[FEATURE] Converting traditional ML algorithms using Hummingbird and benchmark model performance. #123

dhrubo-os · 2023-03-26T19:39:51Z

Currently for build in ML algorithms in opensearch we need to write that in Java, which is sometimes more time consuming due to not having enough ML support in Java

One initiative we started is, we can write algorithm in TorchScript, trace the torchScript file and then load the model file in Opensearch using MLCommon's Model serving framework.

One bottleneck is, in torchScript we can't import any 3rd party library like scikit-learn so to include scikit-learn models in Opensearch we have to rewrite the algorithm in torchscrip which can't be the ideal solution.

To solve this problem we can use Hummingbird through which we can convert traditional machine learning algorithm to neural network based algorithm for faster execution and at the same time we should be able to convert the algorithm to torchScript or Onnx so that we can load the model in opensearch.

In this issue, we would like to investigate if humming bird will solve our issue or not.

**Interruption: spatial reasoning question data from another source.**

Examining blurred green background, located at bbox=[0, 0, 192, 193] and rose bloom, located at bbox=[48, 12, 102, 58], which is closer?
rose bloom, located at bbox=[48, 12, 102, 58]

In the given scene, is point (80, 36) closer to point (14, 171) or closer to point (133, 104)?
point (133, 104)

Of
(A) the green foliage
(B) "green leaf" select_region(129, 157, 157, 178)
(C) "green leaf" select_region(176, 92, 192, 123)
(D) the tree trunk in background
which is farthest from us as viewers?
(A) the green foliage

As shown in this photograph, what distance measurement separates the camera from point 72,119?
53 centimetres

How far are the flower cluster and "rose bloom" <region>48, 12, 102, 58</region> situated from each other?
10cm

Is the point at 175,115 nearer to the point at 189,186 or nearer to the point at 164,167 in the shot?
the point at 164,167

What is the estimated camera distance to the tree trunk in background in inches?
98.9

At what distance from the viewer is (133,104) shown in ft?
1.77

The following steps can be done in the investigation

Import Hummingbird in the py-ml repo
convert a model in torchScript (We can start with simple stateless models like PCA/KernelPCA
Run both format of the algorithm (original scikit learn algorithm and converted pytorch and onnx algorithm)to compare the output.
We can have bench-marking to compare performance between all three formats of model execution.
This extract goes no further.